Sheet 5-d-1 | Test for Var Subadditivity

[sudeepdoon]

Hi David,

I had a question and then a conern; first for the question:
In the sheet we have got the VAR for a portfolio of 3 bonds as 100. I seem to have a different value..

When trying to see all possible outcome of the portfolio which would be 0,-100,-100,-100,-200,-200,-200 and -300 . The number of outcomes are 2^3 = 8...

On using the PERCENTILE function in Excel and trying to get a 95% VAR for the portfolio I get a value of 265..

Where am I wrong?

And for the concern:

Frankly, I dont seem to get a good hang of the ES and EVT. I have gone through the video and the AIMS are all clear but when it comes to understand the Excels things get hazzy... I guess you have it clear that this has a low probabilty to be questioned by still I dont feel satified (with what I have able to understand..)
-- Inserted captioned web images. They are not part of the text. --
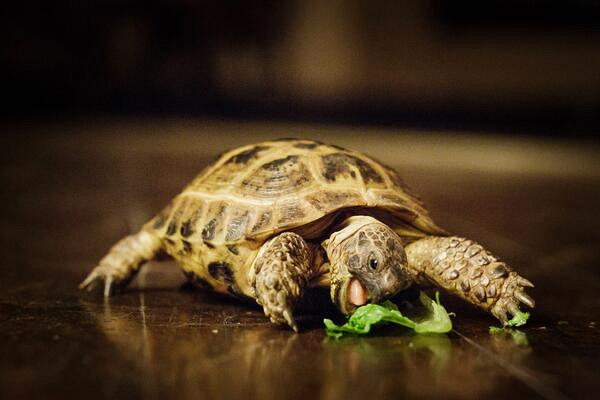 1. No house pets…unless it's a tortoise.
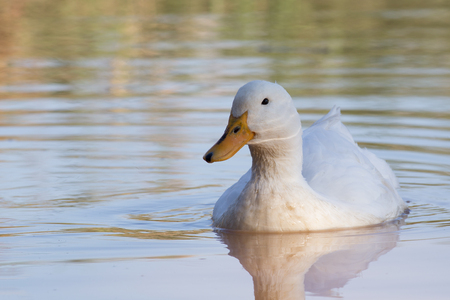 domestic animals: Swimmming white domesticated duck in nature. Wild bird closeup portrait.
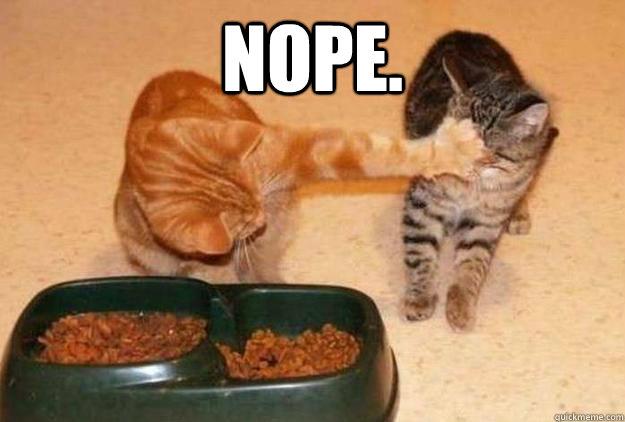Nope Cat Memes Quickmeme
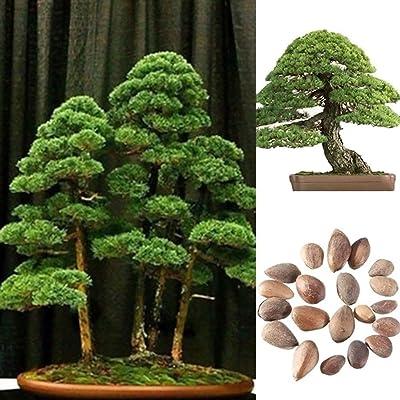 Plant Seeds for Planting 40Pcs White Pine Seeds Bonsai Pinus Plant Parviflora Tree Home Garden Decor : Garden & Outdoor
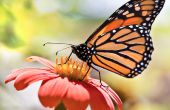 Opslaan van de monarchvlinder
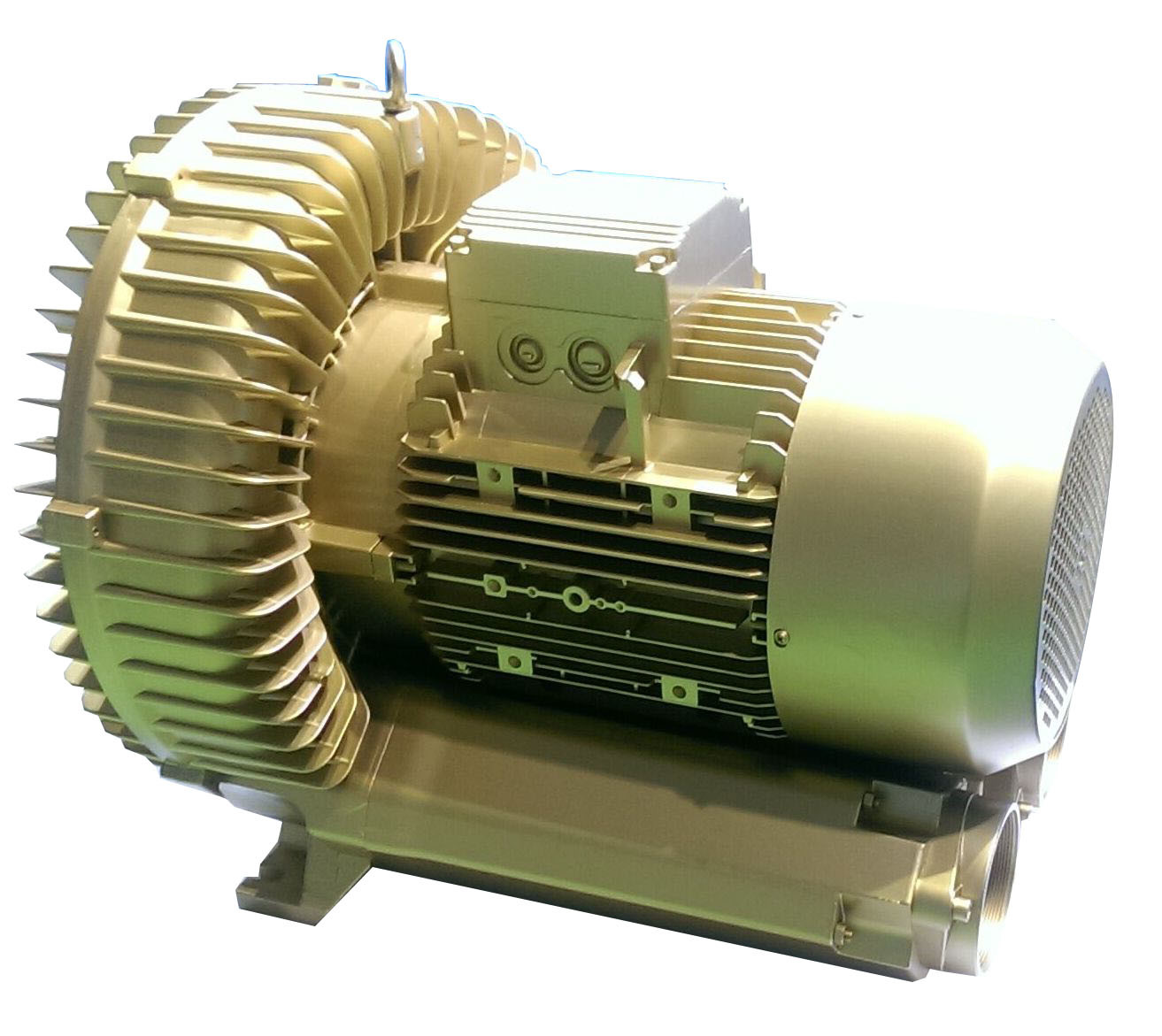 1.3kw Regenerative Blower Air Pump Vortex Blower Vacuum Blower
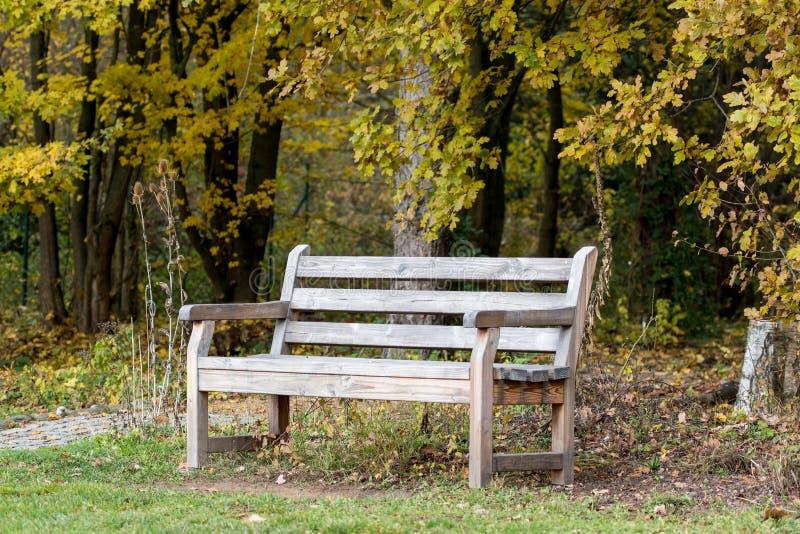 Ξύλινο έλκηθρο μπροστά από ένα δάσος στοκ εικόνες με δικαίωμα ελεύθερης χρήσης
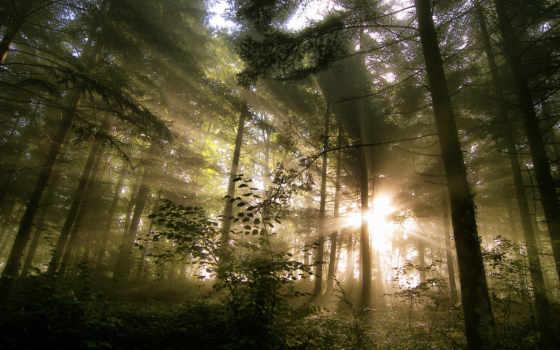 лес, rush, песнь, band, цитата, quotes, youtube, канадский, pinterest,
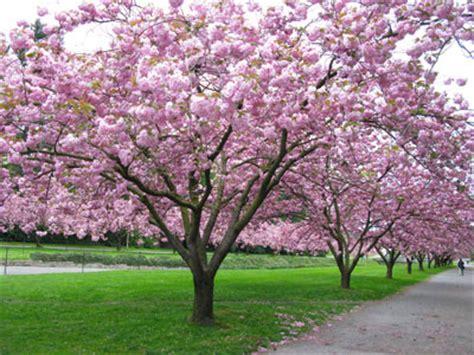 pink flowering cherry tree stroll uw cus on updated brockman tree tour website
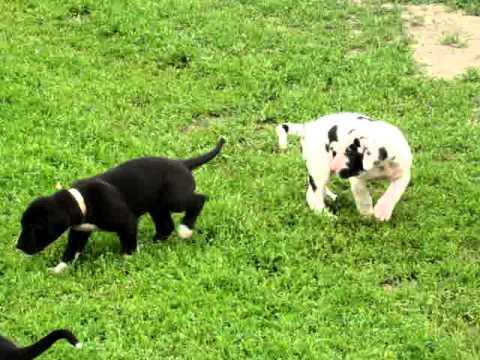 May 6 puppies, video 059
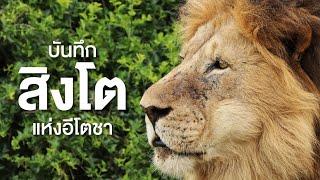 สารคดี สำรวจโลก ตอน บันทึกชีวตสิงโตแห่งอีโตชา
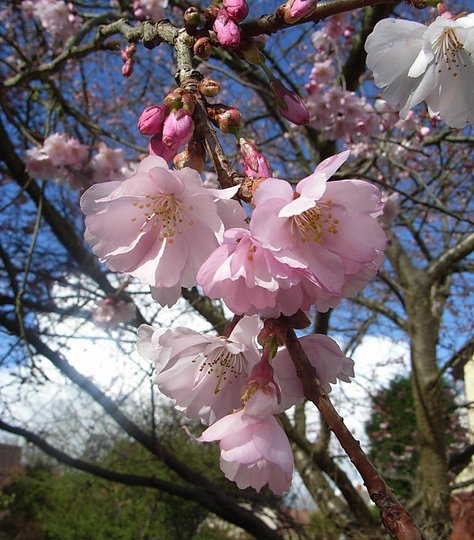 Prunus 'Accolade' - close-up (Prunus 'Accolade')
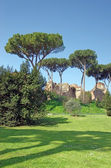 Palatine Hill in Rome — Stock Photo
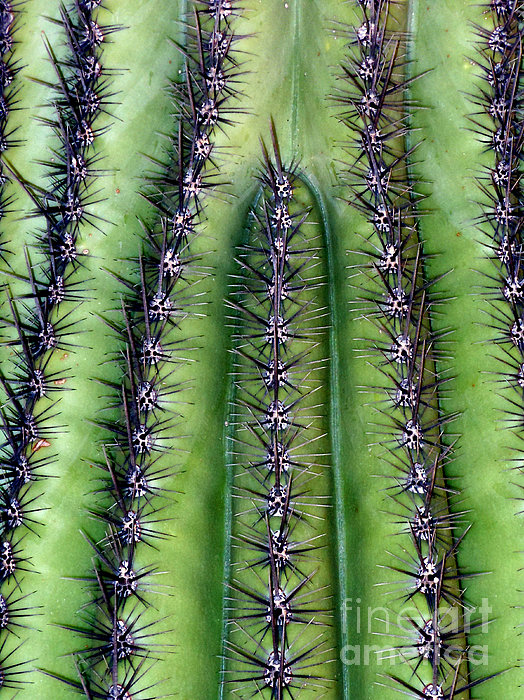 Marlene Burns - ABSTRACT NATCH FOUR...diamonds and cactus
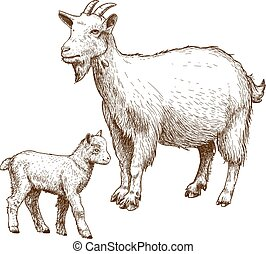 vector engraving goat and kid - vector illustration of ...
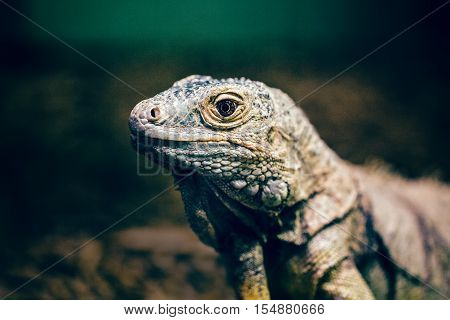 Closeup portrait of green American common iguana in zoo arboreal species of lizard reptilia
For sure it would be a wrong expectation to ask you to give special attention to the topics. I request would be to please provide a link to any of for tutorials that may be taking a deeper dive into the topic or even a link to some article would also do.

Thanks,
Sudeep Manchanda

 

[David Harper CFA FRM]

Hi Sudeep,

Your approach would be fine if all eight outcomes were equally likely, or if an historical simulation had produced those eight outcomes (where prob of each is 1/8).
I expanded the calculation in this XLS: http://sheet.zoho.com/public/btzoho/subadd-aug25

http://learn.bionicturtle.com/images/forum/subadd_aug25.png

under an assumption of 2% PD, note how all outcomes are not equally likely; e.g., because 98%^3 = 94.11%, the outcome of zero defaults is most likely. And, then 90% VaR will give zero! So, note the 95% (cumulative) loss must be -100 (no interpolation as the first default ranges from 94.119% to 96.040% and therefore squarely includes 95%)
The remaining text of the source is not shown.